Job
Print the stretch of the storm preparation passage from "To that end, DeSantis" through "Whitfield on Sunday." word for word.

Excerpted passage
┏━━

DeSantis echoed that Sunday, telling reporters at his news conference, “It’s better to be prepared and not have to use those preparations.”
To that end, DeSantis on Saturday expanded an emergency order to include every county in the state, saying conditions are “projected to constitute a major disaster.” President Joe Biden declared an emergency for Florida and ordered federal assistance to supplement response efforts. On Sunday, DeSantis announced 2,500 National Guardsmen had been activated ahead of the storm.
St. Petersburg, southwest of Tampa, is in a vulnerable position as a “peninsula within a peninsula within a peninsula,” Mayor Kenneth Welch told CNN’s Fredricka Whitfield on Sunday.
Despite the storm’s unpredictable course, Welch said he’s encouraging residents to prepare emergency provisions for at least a week.
“As we’re watching the storm, certainly praying it continues to move west, we at the same time are asking folks to prepare, make sure they have a plan, know their evacuation zone, take care of those things like food and water for seven days,” Welch said.

┗━━

Recorded information
┏━━

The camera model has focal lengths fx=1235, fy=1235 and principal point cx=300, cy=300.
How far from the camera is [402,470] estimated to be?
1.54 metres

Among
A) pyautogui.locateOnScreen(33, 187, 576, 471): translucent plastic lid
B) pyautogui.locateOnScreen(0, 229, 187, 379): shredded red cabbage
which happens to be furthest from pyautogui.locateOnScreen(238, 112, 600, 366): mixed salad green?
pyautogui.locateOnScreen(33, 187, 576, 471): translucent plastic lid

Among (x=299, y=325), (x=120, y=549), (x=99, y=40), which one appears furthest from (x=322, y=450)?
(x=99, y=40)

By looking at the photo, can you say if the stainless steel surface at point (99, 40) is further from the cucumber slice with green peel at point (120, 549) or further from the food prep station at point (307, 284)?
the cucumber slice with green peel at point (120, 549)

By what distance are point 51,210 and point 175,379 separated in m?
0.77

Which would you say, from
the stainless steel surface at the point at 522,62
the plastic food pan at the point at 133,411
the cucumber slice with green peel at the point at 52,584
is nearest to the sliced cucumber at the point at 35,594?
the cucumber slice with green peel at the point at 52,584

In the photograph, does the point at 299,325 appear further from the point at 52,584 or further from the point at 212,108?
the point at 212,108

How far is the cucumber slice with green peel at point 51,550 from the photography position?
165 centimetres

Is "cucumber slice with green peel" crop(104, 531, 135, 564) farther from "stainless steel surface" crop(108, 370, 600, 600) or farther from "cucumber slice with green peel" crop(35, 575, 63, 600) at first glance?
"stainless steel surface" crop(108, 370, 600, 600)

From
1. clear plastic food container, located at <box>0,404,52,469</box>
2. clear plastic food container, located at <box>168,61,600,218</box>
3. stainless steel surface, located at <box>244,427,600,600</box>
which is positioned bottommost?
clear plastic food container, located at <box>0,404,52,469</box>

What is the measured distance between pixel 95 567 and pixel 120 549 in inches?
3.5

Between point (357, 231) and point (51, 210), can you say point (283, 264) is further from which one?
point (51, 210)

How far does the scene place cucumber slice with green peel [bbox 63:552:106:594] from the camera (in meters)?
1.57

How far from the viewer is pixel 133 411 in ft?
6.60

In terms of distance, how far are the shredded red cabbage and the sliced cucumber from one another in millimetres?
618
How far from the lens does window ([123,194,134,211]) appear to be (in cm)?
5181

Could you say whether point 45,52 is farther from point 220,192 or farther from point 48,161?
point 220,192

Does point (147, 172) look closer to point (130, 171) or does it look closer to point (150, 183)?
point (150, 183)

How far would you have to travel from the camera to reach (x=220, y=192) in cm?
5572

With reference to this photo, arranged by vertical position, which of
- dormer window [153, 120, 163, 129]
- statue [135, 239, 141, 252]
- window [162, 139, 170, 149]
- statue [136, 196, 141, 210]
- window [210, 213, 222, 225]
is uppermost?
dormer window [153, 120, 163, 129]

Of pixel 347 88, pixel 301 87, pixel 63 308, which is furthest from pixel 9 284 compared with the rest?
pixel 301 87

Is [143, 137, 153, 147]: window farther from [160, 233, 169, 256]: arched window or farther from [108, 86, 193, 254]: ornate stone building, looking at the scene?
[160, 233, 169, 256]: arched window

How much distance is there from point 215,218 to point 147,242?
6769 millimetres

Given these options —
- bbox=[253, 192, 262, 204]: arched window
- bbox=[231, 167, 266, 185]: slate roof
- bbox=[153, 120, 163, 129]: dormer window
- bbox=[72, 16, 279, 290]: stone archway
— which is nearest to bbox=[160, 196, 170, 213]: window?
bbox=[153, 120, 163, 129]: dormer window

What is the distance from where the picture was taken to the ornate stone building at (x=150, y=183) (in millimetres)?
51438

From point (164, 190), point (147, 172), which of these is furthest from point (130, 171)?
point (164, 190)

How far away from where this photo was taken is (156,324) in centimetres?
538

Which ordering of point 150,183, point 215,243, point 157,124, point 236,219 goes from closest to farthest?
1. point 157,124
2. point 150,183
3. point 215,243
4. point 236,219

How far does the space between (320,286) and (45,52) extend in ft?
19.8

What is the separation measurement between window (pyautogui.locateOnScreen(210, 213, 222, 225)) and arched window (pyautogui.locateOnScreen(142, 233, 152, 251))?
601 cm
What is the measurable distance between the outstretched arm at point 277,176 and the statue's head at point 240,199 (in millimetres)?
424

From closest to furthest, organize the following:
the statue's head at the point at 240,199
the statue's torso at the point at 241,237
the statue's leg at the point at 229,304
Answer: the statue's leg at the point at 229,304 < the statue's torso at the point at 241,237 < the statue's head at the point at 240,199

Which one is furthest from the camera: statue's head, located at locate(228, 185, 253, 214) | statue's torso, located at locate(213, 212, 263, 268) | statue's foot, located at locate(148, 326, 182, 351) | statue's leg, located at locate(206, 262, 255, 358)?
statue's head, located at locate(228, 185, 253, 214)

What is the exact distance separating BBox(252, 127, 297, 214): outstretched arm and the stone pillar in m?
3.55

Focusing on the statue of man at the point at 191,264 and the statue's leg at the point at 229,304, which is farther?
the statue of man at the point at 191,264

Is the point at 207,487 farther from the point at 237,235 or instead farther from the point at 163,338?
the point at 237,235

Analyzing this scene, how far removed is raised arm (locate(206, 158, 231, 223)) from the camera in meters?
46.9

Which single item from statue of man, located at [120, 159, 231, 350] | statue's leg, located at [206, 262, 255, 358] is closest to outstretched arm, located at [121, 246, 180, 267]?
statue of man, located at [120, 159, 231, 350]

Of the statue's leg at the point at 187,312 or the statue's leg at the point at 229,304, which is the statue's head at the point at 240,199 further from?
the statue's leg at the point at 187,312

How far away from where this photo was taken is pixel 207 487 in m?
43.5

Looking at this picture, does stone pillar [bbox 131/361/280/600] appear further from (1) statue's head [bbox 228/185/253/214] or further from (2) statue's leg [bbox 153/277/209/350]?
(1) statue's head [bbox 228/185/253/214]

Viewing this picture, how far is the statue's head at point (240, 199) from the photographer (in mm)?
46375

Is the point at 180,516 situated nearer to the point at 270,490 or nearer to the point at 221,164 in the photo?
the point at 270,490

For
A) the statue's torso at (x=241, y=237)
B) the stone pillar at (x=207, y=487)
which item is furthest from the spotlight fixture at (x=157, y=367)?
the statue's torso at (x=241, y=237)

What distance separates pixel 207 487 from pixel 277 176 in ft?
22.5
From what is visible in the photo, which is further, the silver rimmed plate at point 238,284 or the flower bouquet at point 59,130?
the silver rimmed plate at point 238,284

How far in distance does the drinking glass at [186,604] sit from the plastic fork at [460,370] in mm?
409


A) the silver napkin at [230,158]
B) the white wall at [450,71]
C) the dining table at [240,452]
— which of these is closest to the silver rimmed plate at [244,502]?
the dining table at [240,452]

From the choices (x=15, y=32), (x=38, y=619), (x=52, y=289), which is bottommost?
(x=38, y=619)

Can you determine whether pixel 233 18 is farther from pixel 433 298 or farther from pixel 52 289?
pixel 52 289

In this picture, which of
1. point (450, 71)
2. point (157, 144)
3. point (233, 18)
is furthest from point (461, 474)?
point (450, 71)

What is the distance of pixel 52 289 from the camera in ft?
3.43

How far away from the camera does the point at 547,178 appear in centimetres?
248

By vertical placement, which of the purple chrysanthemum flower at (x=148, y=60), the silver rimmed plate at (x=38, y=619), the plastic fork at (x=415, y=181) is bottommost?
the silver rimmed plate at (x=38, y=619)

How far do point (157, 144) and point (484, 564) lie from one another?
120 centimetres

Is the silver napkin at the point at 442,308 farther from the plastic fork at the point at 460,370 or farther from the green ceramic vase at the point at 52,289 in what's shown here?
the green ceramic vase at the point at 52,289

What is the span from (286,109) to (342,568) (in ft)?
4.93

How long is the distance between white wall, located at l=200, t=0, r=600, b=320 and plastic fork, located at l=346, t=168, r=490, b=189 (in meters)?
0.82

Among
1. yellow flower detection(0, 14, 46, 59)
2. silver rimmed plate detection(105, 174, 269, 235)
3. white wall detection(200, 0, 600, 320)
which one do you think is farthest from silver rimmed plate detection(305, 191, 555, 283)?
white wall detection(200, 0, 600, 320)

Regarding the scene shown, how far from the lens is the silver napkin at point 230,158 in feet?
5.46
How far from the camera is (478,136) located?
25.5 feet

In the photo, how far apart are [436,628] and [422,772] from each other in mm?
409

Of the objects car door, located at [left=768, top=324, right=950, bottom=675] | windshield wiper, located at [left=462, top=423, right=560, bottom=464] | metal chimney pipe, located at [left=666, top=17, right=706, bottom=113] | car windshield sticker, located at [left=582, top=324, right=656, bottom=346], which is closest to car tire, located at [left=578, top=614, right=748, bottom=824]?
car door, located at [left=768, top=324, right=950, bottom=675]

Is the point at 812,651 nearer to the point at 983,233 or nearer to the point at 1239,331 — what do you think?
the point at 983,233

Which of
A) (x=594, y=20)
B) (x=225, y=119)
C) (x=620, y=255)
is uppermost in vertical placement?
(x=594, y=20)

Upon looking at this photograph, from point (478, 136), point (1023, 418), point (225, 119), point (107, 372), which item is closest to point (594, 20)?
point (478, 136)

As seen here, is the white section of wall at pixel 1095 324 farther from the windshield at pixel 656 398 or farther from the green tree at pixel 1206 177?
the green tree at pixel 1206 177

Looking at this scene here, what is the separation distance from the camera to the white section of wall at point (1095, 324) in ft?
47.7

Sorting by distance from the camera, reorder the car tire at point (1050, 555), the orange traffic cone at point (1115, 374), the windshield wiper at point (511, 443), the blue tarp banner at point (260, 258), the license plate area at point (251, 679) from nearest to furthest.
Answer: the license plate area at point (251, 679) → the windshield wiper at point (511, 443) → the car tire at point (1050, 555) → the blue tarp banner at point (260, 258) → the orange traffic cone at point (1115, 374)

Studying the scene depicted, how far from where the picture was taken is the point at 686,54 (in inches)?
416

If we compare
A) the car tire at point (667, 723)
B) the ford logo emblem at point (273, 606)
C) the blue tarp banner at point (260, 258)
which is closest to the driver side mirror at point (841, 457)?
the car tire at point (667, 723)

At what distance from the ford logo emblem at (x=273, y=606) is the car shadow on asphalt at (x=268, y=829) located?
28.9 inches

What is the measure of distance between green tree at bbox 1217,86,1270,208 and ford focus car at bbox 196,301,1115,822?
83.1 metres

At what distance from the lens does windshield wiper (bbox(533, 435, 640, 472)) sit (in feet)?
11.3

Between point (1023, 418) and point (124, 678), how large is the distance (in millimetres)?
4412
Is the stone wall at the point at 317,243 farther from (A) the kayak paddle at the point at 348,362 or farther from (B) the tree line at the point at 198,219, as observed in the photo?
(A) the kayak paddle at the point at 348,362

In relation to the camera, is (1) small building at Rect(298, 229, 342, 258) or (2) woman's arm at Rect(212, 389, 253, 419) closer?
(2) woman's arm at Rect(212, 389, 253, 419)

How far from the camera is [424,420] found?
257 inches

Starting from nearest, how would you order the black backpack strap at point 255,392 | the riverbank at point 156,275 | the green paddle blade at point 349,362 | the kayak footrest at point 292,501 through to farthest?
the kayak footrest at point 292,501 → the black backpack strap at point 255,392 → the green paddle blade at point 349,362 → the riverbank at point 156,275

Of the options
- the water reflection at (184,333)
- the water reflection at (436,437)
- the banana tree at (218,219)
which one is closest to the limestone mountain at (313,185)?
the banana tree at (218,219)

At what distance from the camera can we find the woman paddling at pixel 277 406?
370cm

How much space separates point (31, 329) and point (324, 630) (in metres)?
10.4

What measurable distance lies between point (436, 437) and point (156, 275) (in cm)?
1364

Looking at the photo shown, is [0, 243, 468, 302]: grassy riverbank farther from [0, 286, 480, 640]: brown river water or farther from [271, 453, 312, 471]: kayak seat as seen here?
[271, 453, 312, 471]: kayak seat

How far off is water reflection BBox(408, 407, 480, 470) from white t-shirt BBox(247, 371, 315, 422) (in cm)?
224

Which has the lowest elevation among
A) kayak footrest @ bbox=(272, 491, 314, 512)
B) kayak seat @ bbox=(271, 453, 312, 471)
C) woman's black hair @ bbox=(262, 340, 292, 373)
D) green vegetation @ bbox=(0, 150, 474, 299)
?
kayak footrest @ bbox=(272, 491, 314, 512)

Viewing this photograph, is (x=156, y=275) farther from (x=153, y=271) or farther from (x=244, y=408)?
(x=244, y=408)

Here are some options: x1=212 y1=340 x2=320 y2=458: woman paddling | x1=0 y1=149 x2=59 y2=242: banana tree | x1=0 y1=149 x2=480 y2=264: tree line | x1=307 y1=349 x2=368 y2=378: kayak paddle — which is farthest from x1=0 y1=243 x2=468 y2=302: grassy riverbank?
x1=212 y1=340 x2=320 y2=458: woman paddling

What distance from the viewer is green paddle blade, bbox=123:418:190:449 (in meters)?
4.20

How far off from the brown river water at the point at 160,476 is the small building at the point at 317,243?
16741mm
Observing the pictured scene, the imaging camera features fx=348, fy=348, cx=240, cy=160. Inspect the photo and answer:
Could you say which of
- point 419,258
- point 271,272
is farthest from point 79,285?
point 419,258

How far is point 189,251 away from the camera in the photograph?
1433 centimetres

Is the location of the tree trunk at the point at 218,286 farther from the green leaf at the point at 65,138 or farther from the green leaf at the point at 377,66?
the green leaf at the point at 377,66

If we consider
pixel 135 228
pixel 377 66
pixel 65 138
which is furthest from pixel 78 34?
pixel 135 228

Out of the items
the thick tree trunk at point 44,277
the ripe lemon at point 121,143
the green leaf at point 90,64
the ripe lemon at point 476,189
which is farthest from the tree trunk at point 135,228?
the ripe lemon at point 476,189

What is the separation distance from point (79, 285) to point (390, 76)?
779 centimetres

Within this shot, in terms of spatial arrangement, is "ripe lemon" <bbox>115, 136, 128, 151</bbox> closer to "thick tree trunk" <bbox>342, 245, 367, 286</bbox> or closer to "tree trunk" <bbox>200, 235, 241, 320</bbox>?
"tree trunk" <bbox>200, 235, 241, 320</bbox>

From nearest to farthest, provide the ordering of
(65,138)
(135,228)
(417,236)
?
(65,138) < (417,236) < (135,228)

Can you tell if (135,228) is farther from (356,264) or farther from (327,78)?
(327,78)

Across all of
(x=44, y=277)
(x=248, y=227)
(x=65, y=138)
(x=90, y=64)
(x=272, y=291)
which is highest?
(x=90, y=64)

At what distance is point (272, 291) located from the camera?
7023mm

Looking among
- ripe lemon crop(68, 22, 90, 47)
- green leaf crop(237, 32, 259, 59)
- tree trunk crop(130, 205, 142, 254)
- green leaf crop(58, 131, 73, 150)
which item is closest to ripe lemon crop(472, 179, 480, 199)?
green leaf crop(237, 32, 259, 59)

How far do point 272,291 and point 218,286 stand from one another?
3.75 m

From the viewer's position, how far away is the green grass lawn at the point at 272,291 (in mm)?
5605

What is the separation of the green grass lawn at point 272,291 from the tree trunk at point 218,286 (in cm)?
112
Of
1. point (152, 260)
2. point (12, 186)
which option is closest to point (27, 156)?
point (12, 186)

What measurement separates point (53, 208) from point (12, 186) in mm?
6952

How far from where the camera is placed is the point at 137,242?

┗━━

Full answer
To that end, DeSantis on Saturday expanded an emergency order to include every county in the state, saying conditions are “projected to constitute a major disaster.” President Joe Biden declared an emergency for Florida and ordered federal assistance to supplement response efforts. On Sunday, DeSantis announced 2,500 National Guardsmen had been activated ahead of the storm.
St. Petersburg, southwest of Tampa, is in a vulnerable position as a “peninsula within a peninsula within a peninsula,” Mayor Kenneth Welch told CNN’s Fredricka Whitfield on Sunday.